Imagine my surprise when I fill out my work/study forms and I’m called to meet the Dean of the Duke Chapel. When I enter his office, plush with plum colored carpet, and lined with books in high walnut shelves, Helen is sitting to the right of the Dean and smiling. Did I want to work as the Religious and Arts intern for the Chapel?

 

Helen. Helen Crotwell. Associate Minister to Duke University. She of the tomato plant named Sarah. Generative within and beyond the structures of higher education and ministry. Her creativity and courage took her into civil rights work and peace work achievement, employee labor unions, and better wages, a center for Women’s Studies, an ecumenical network of chaplains, and of course, religion and the arts.

 

My most singular memory of her “conceivability” was her work on the “Red Mass”, a yearly worship service designed for and inclusive of every judge in the state of North Carolina.
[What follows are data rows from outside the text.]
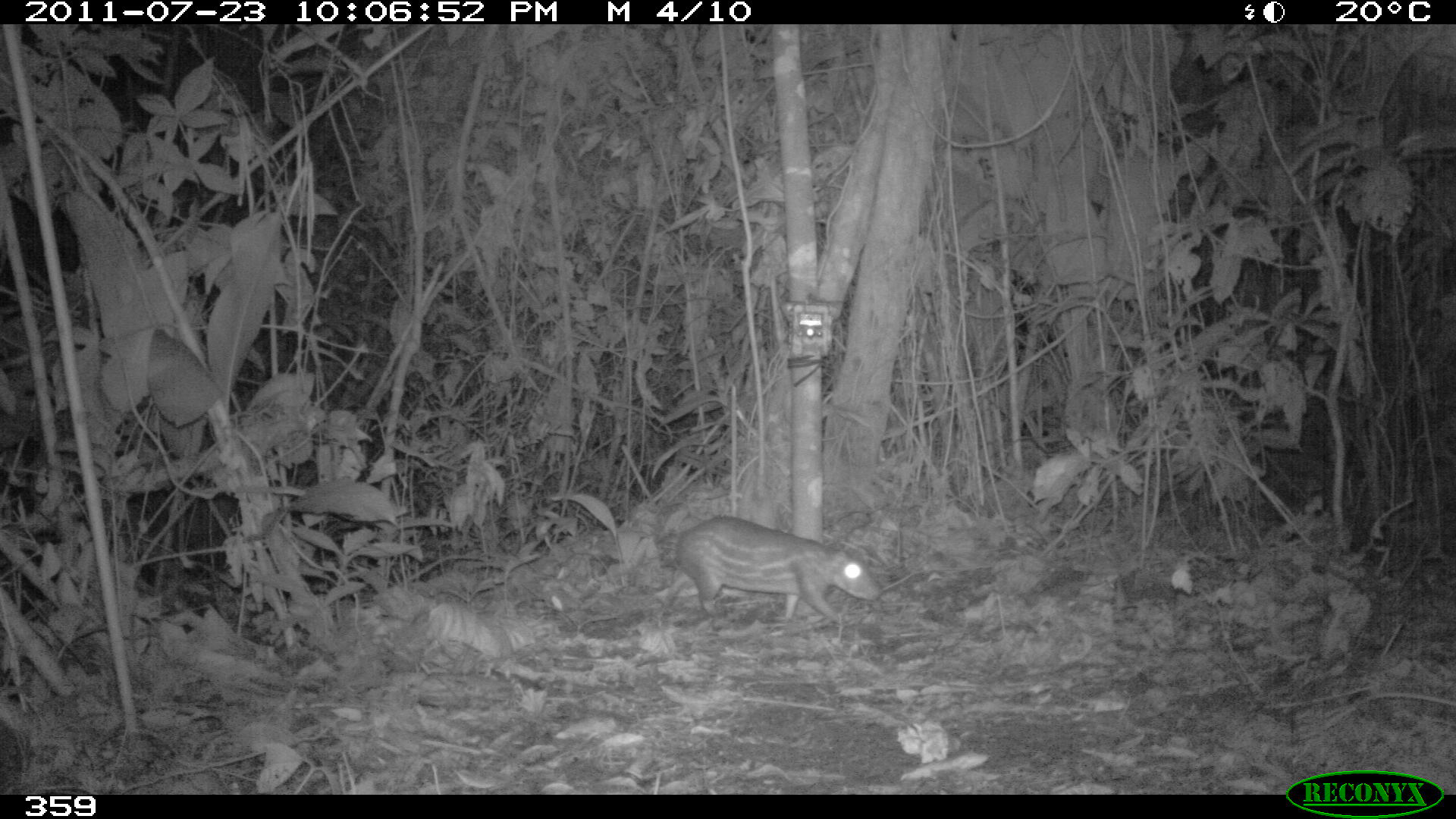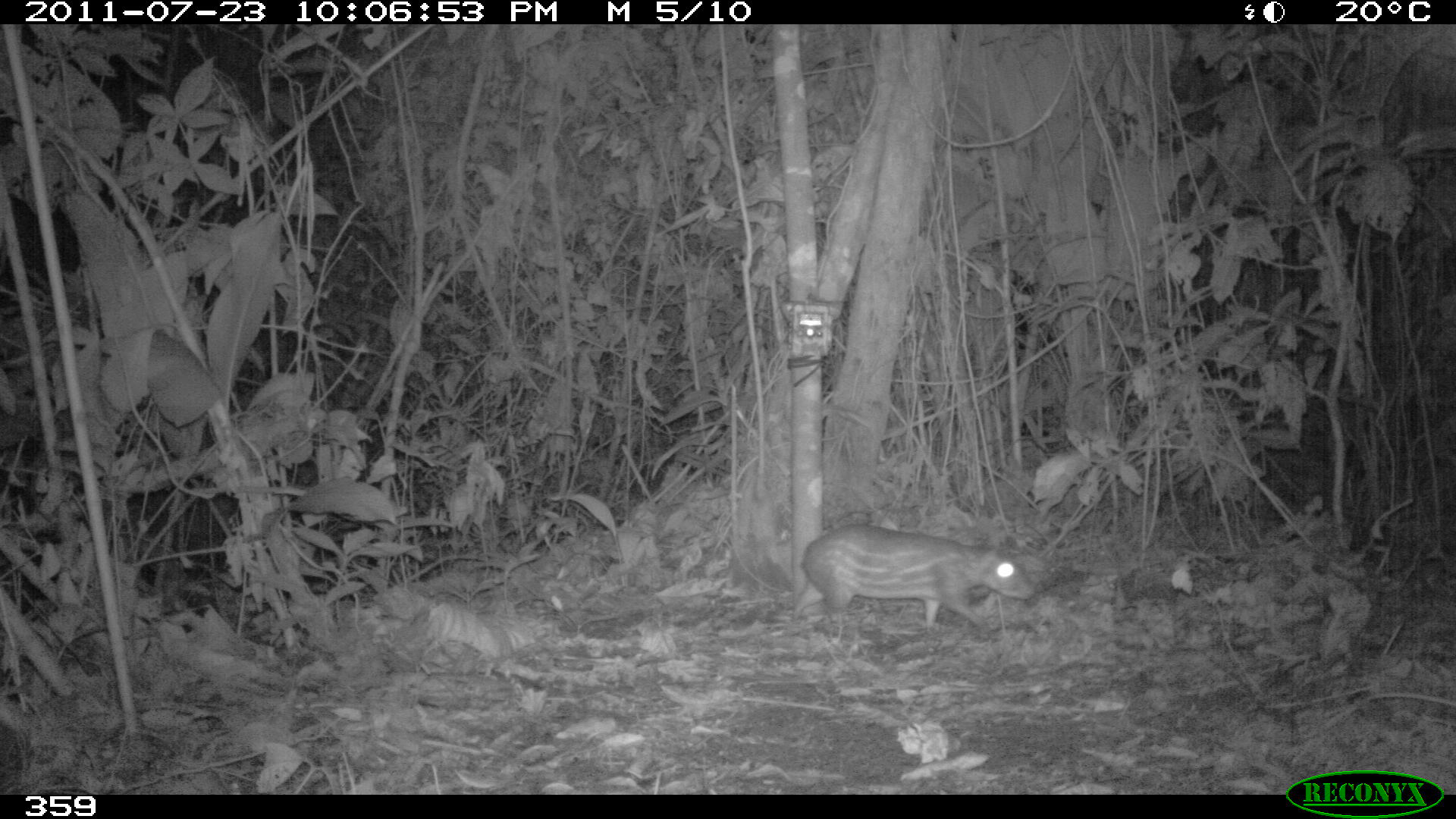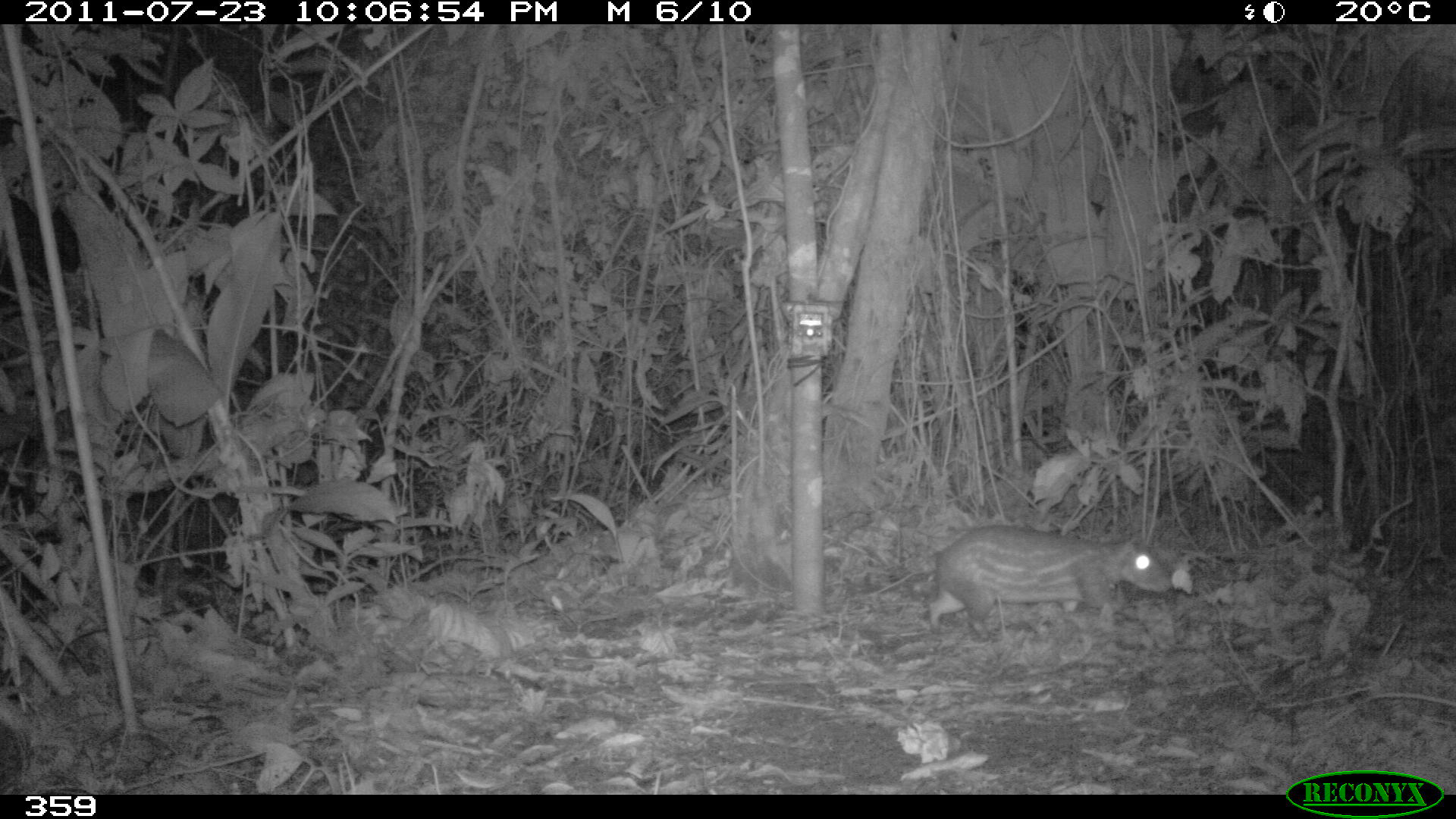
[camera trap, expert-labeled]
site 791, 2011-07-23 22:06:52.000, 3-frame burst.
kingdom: Animalia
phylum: Chordata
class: Mammalia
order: Rodentia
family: Cuniculidae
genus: Cuniculus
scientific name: Cuniculus paca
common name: spotted paca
Cuniculus paca (spotted paca).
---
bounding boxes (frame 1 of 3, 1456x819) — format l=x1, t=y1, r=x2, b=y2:
cuniculus paca: l=660, t=511, r=878, b=620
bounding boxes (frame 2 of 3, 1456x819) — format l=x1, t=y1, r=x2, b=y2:
cuniculus paca: l=792, t=520, r=1032, b=636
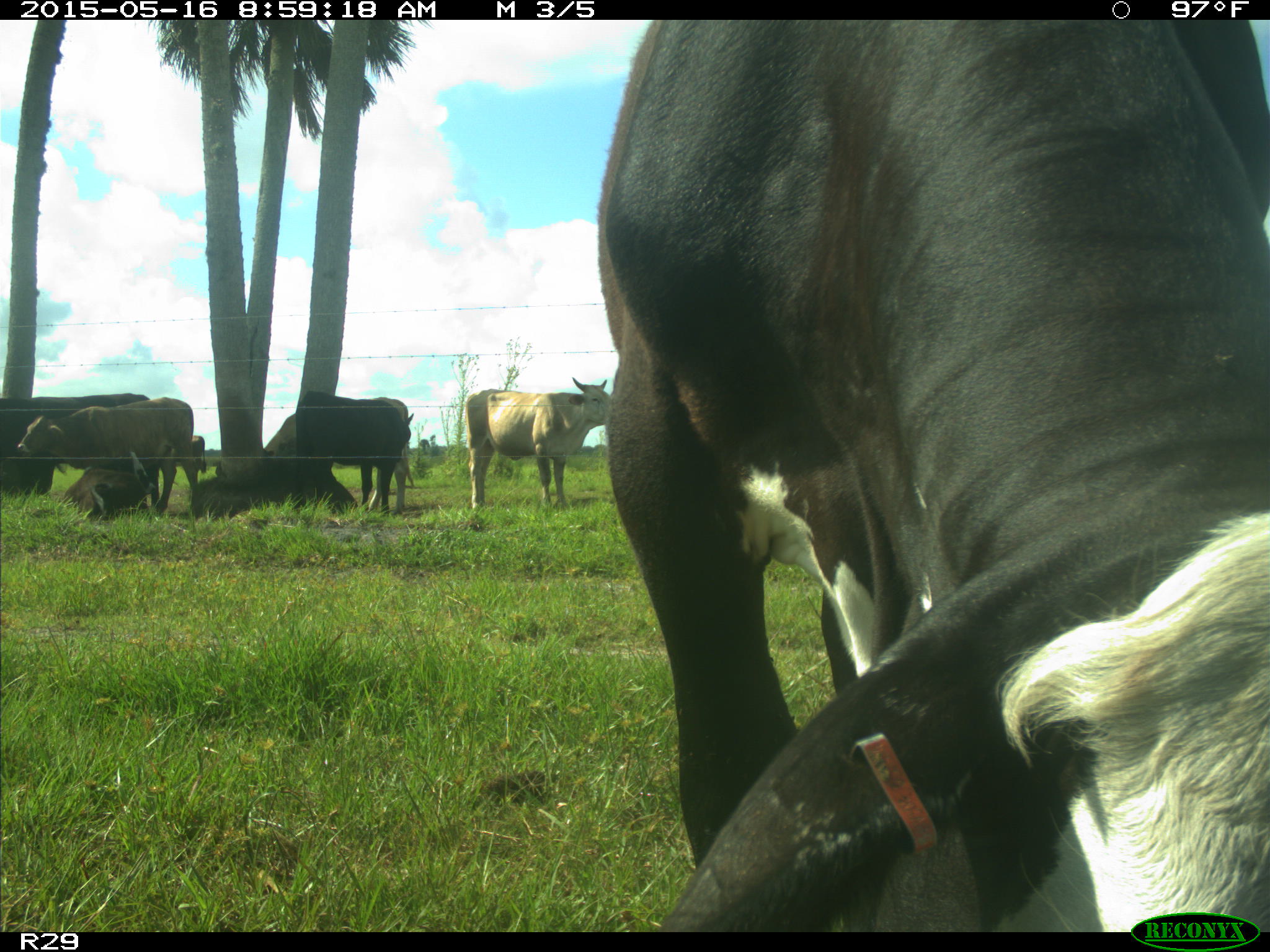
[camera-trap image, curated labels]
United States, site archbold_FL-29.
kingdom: Animalia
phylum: Chordata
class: Mammalia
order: Artiodactyla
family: Bovidae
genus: Bos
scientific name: Bos taurus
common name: domestic cow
Bos taurus (domestic cow).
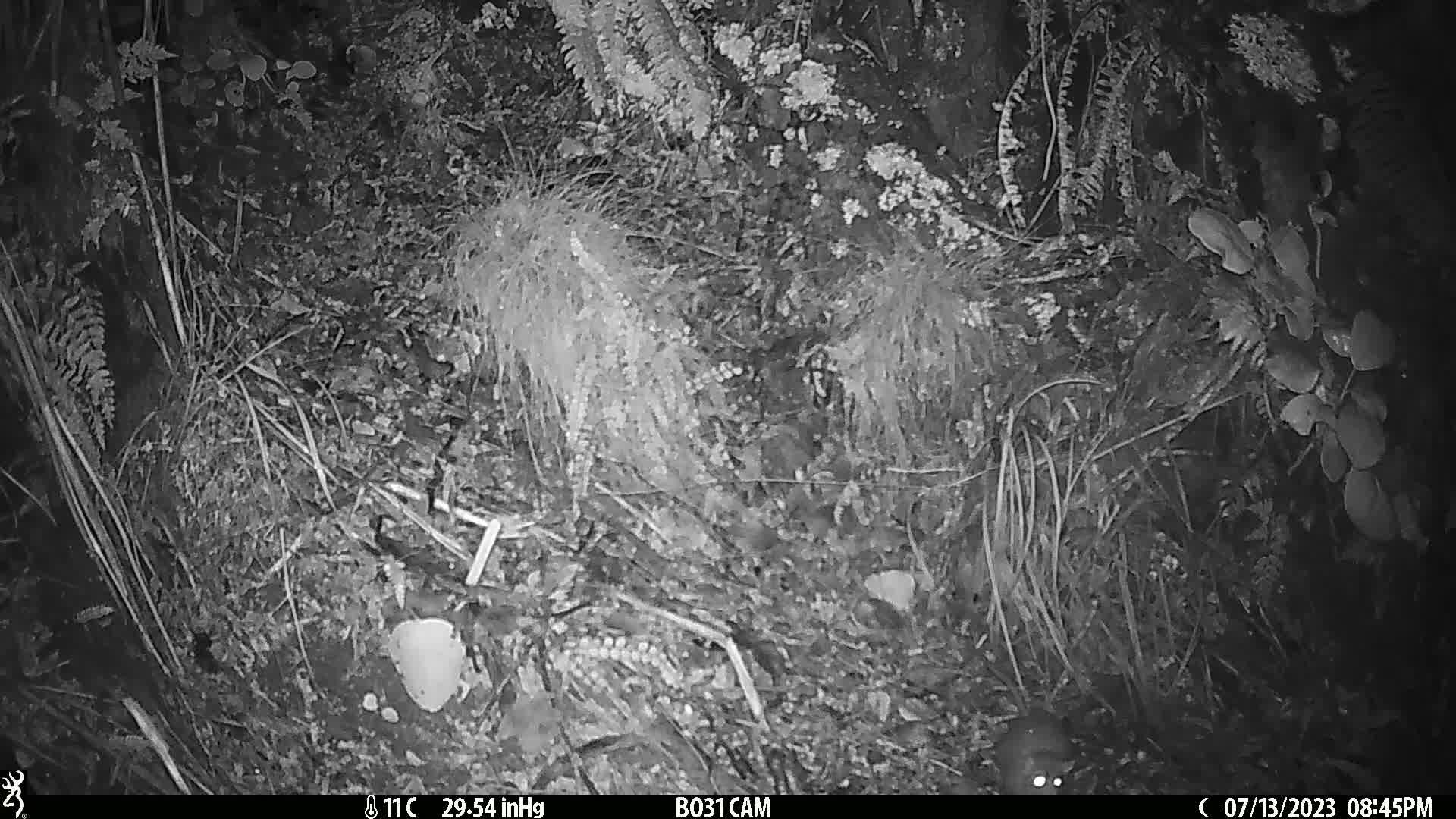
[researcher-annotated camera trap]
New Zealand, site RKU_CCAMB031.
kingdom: Animalia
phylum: Chordata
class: Mammalia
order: Rodentia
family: Muridae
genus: Rattus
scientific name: Rattus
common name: rat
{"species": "rat (Rattus)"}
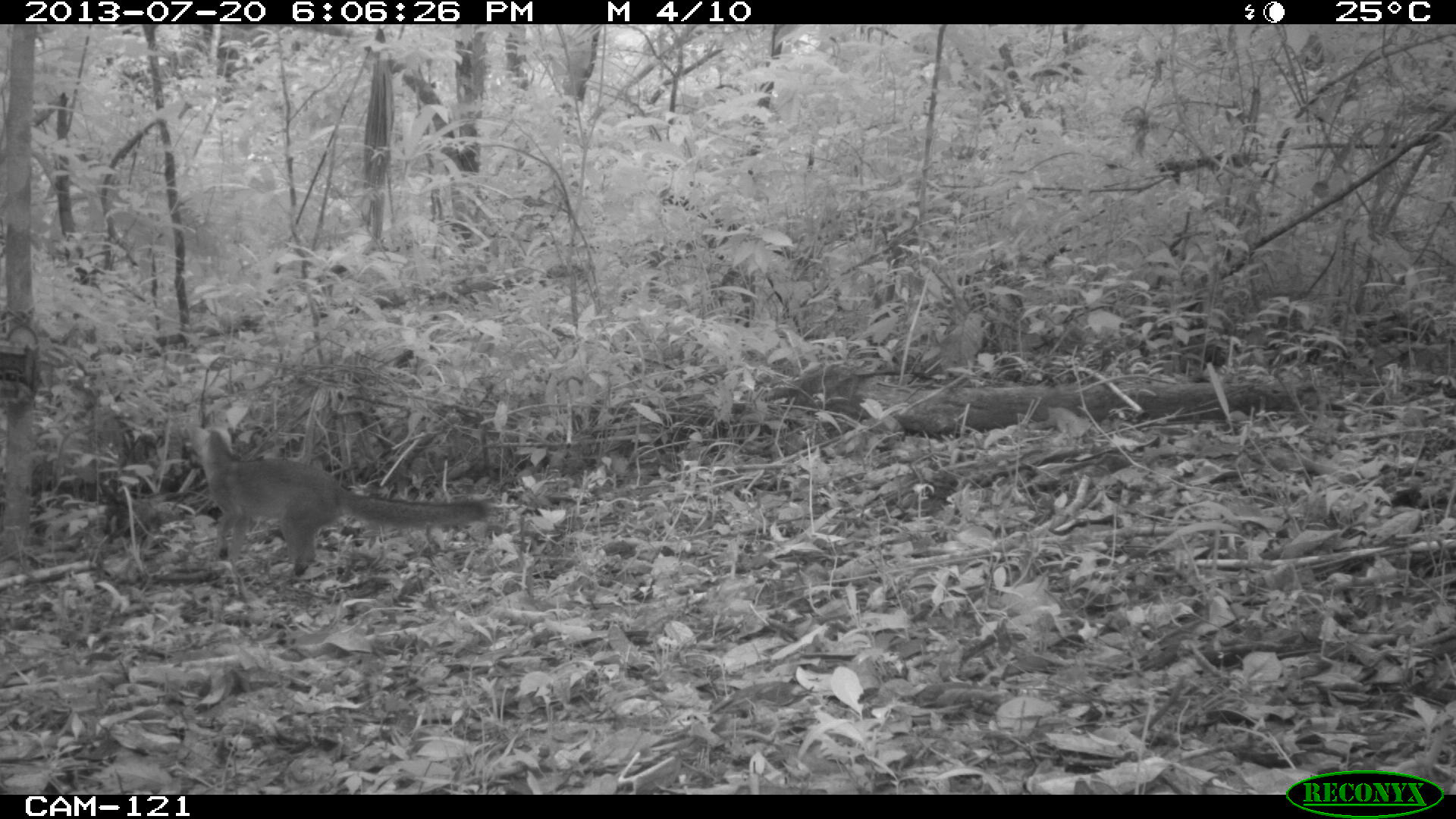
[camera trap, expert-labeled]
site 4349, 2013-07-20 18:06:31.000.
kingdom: Animalia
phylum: Chordata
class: Mammalia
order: Carnivora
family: Canidae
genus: Urocyon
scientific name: Urocyon cinereoargenteus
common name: gray fox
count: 1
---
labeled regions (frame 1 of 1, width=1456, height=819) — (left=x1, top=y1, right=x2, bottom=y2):
urocyon cinereoargenteus: (left=190, top=424, right=488, bottom=574)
It was her liturgical vision of peace and justice embracing in every small town and steepled courts in Carolina’s cities.

 

This green life extravagance, this ability to originate can threaten those who rely on externalized authority.  Three months after I’ve left Duke Chapel for a WV parish I learn that the Dean of the Chapel has decreed that Helen is to be replaced by someone of junior rank and experience.

 

Helen not only survives the forcible uprooting; she thrives as a pastor, is appointed Superintendent and then, shortly before her death, is nominated as a candidate for the UMC episcopacy.

 

The antonym for generative is not “barren”; it’s consumptive. The opposite of a generative life is a consuming lifestyle or a wasteful heart.  “Don’t be afraid”, I tell my brave tomatoes, “Bloom and grow. You will not be forgotten.”